In Point Tec Products Electronic GmbH v EUIPO (Case-T-615/19), the General Court has considered the question of conceptual similarity in a case involving two figurative marks of stylised wings.


Applicant's Mark



Opponent's Mark

The Applicant, Point Tec Products Electronic GmbH, filed an EU designation of the International mark on the mark above covering goods in classes 3, 14 and 25 (perfumery, watches and clothing/headgear/footwear respectively).  The Opponent, Compagnie des montres Longines, Francillon, S.A. opposed based on the above EU registered trade mark in Class 14 (watches).

The opposition was based on a likelihood of confusion under Article 8(1)(b) and that the Opponent's Mark had a reputation under Article 8(5).

The Opposition Division rejected the opposition finding there was no likelihood of confusion (notwithstanding the goods were identical) and that the Opponent's Mark did not have a reputation. The Board of Appeal overturned the decision concluding there was a likelihood of confusion. As both signs were logos, a phonetic comparison was not possible.  There was a low degree of similarity visually and conceptually but the signs were at least similar to an average degree whether they were perceived as stylized wings or air force badges.

General Court decision

In its appeal to the General Court, the Applicant argued the differences between the signs were sufficient to avoid confusion.  It stated that the stripes did not represent wings.  It argued that stylised wings of different types and shapes have been used with many goods and services, in particular with watches in Class 14 and therefore such a pattern could not be monopolised by the Opponent.  It also submitted previous decisions of the Board of Appeal and judgments of the General Court which it claimed supported its position.

The General Court found there was a low degree of visual similarity between the signs and that it was difficult not to see the six elements of the Applicant's Mark consisting of black outlines except as extended wings. It said the two signs have in common as a central element a shape divided by intersecting lines.

It also agreed with the Board of Appeal that conceptually the signs contained what was regarded as a highly stylised depiction of extended wings which may be regarded as a depiction of bird wings or could be perceived as a type of army aviator or air force badge.  It did not agree with the Applicant that the earlier mark had to have a particular distinctive character in order to establish conceptual similarity.  In relation to the argument that stylised wings have long been used in connection with watches, it stated that the question here was not whether to grant a monopoly to the Opponent but to assess similarity and a likelihood of confusion between the signs.  It therefore agreed the signs were conceptually similar to an average degree.

As expected, the General Court stated that previous decisions in Member States are only factors to be taken into consideration by the Office, without being given decisive weight.  It distinguished the cases relied on by the Applicant.
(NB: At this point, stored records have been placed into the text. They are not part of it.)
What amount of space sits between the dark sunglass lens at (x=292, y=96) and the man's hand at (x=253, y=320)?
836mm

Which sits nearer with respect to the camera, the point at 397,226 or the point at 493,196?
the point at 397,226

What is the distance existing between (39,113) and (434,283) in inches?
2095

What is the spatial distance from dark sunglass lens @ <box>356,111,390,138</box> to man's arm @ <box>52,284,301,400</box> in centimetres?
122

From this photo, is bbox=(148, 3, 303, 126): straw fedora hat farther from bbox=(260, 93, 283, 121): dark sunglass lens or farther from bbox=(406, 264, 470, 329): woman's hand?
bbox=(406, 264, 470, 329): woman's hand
Given the low degree of similarity visually and the average degree of similarity conceptually, the General Court agreed that there was a likelihood of confusion and rejected the application.


As has been shown in other cases, relying on earlier decisions of Member States is unlikely to be taken into account by the EUIPO.  For purely figurative marks, phonetic comparisons are irrelevant. Low to average degrees of visual and conceptual similarity may be sufficient to succeed in establishing confusion.